Calculation of wakefields in 2D rectangular structures

TL;DR

This paper introduces a new numerical method for calculating electromagnetic wakefields in 2D rectangular vacuum chamber structures, enabling efficient and accurate analysis of wake potentials with variable height cross-sections.

Contribution

A novel Fourier-based approach and the ECHO(2D) code for computing wakefields in rectangular structures with variable height are developed and validated.

Findings

The new method provides accurate wakefield calculations with moderate computational resources.

Numerical examples demonstrate the effectiveness of the approach.
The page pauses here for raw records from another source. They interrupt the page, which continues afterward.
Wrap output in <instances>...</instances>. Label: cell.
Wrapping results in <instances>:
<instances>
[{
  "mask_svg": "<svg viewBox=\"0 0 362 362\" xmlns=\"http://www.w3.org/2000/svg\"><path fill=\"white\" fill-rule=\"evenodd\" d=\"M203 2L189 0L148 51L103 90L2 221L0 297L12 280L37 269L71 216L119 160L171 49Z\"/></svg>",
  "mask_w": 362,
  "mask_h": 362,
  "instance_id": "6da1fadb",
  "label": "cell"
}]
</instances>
The approach is comparable in efficiency to methods for rotationally symmetric structures.

Abstract

We consider the calculation of electromagnetic fields generated by an electron bunch passing through a vacuum chamber structure that, in general, consists of an entry pipe, followed by some kind of transition or cavity, and ending in an exit pipe. We limit our study to structures having rectangular cross-section, where the height can vary as function of longitudinal coordinate but the width and side walls remain fixed. For such structures, we derive a Fourier representation of the wake potentials through one-dimensional functions. A new numerical approach for calculating the wakes in such structures is proposed and implemented in the computer code ECHO(2D). The computation resource requirements for this approach are moderate and comparable to those for finding the wakes in 2D rotationally symmetric structures. Numerical examples obtained with the new numerical code are presented.